С высоты своего роста он манил меня, и жесты его были исполнены приветливости и дружелюбия, но большие зеленые глаза выражали одно: приказ.
Я встал и двинулся к нему. В ту же секунду что-то шевельнулось над входными дверями: на балконе, двери которого не ведут никуда, разве что в глухую, с росписями, стену, тихо встала одна из статуй. Не Дева Мария, и не Альжбета, и не Иосиф, и не Захария, что составляют тут скульптурную группу. Это была пятая статуя, которая смешалась с остальными, чтобы лучше видеть неф и пресбитерий. Теперь же она отряхнула одежду, перелезла через перила и под удивленными взглядами деревянных скульптур — и я тоже был ныне в их числе — по пестрой ионической колонне спустилась вниз, на каменный пол храма, и встала рядом с Гмюндом. Ее зачесанные наверх колеблющиеся волосы не доставали мне даже до груди.
У меня закружилась голова, мне внезапно потребовалась опора. Я протянул вперед руку и, поддерживаемый львиной лапой рыцаря, оперся о холодную стену.
Несите прочь часы! Время бьется в самом моем сердце.
К. Краус
Я был образцом неподвижности. Я висел в пустоте, вписывая в нее свой застывший прыжок, я разрезал телом воздух и молча нагонял ужас на человечков внизу. Они знали, что я их не обижу, ибо не в силах покинуть место, на которое меня определили, и все-таки с плачем прятались в материнских юбках. Так незатейливо я развлекался. Годы спустя я был наказан за это: явились палачи в железных шапках и куртках, сшитых из священнических риз, сбросили меня наземь и раздробили, чтобы использовать каменные осколки в своих огромных пращах, украшенных изображением алой чаши на черном фоне — этим символом грабителей и убийц. Они очень боялись меня и моих братьев — и потому уничтожили нас. Их вера была ложной. Единственное, что осталось после меня — это легенда, но слышат ее только те, кто способен и желает слушать.

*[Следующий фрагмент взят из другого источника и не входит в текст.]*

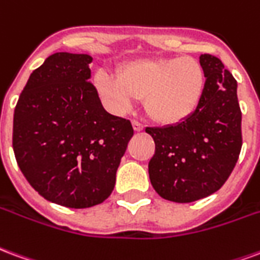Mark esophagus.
Listing matches in <instances>:
<instances>
[{
	"label": "esophagus",
	"instance_id": "1",
	"mask_svg": "<svg viewBox=\"0 0 260 260\" xmlns=\"http://www.w3.org/2000/svg\"><path fill=\"white\" fill-rule=\"evenodd\" d=\"M133 128H134L136 132H141L144 128V126L140 122H137V120H133Z\"/></svg>",
	"mask_w": 260,
	"mask_h": 260
}]
</instances>
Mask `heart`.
<instances>
[{
	"instance_id": "heart-1",
	"label": "heart",
	"mask_w": 260,
	"mask_h": 260,
	"mask_svg": "<svg viewBox=\"0 0 260 260\" xmlns=\"http://www.w3.org/2000/svg\"><path fill=\"white\" fill-rule=\"evenodd\" d=\"M96 88L117 109L144 100L151 119L162 124L183 120L195 111L205 86V72L191 56L156 58L128 62L119 76L100 72Z\"/></svg>"
}]
</instances>
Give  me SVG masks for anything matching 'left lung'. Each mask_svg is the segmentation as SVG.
<instances>
[{
  "instance_id": "left-lung-1",
  "label": "left lung",
  "mask_w": 260,
  "mask_h": 260,
  "mask_svg": "<svg viewBox=\"0 0 260 260\" xmlns=\"http://www.w3.org/2000/svg\"><path fill=\"white\" fill-rule=\"evenodd\" d=\"M205 86L190 116L176 124L147 127L155 141L151 184L162 198L179 204L209 197L226 183L242 145L237 81L219 58L204 54Z\"/></svg>"
}]
</instances>
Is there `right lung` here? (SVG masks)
Returning <instances> with one entry per match:
<instances>
[{
  "mask_svg": "<svg viewBox=\"0 0 260 260\" xmlns=\"http://www.w3.org/2000/svg\"><path fill=\"white\" fill-rule=\"evenodd\" d=\"M87 54L56 52L30 75L13 113L15 158L45 200L83 209L107 200L134 134L102 107Z\"/></svg>",
  "mask_w": 260,
  "mask_h": 260,
  "instance_id": "1",
  "label": "right lung"
}]
</instances>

Я был составной частью несущей и опорной систем здания, я выполнял важнейшую миссию: отводил воду с крыши. Не будь меня, она прорвала бы кровлю и затопила храм.
Она вливалась в меня сзади и вытекала спереди. Вот как удивительно проходила она сквозь меня, и я очень гордился этим. Мой фонтан был мощнее, чем у моих каменных братьев, но отчего-то мне кажется, что и выглядел я куда уродливее их.
Мое тело торчало вперед, от бездны внизу у меня кружилась голова, так что я предпочитал смотреть прямо перед собой. Взгляд вверх тоже был мучителен — я не из тех, кто достоин его. Однако мои глаза все же умели смотреть наверх, а те, кто утверждает обратное, попросту лжецы. Надо мной высился широкий шпиль, и еще два поменьше располагались по бокам, и вся эта троица не давала городу забыть, куда надо обращать взор.
Я заботился о воде, стекавшей со средней кровли, с ее северо-восточных стен. Ко мне воду гнал каменный желоб, встроенный в карниз над желтой кладкой. Иногда в меня попадало и несколько капель с юго-западной части: подчиняясь французскому кодексу поведения, я принимал их и выбрасывал из себя изящной дугой.
Как бы усиленно ни вращал я глазами, все равно мне ни разу не удалось рассмотреть самого себя. Да оно, пожалуй, и к лучшему, ибо, как я уже говорил, писаным красавцем я не был. Судя по виду двоих ближайших ко мне братьев, я догадывался, что у меня шиповатая спина, как у дракона, и длинное тело со сложенными у груди недоразвитыми лапами и острым хвостом, закрученным в сатанинскую шестерку. Видел я и пару длинных изогнутых рогов, протыкавших воздух прямо над вытянутой курносой мордой с клыками, торчавшими из звериной пасти.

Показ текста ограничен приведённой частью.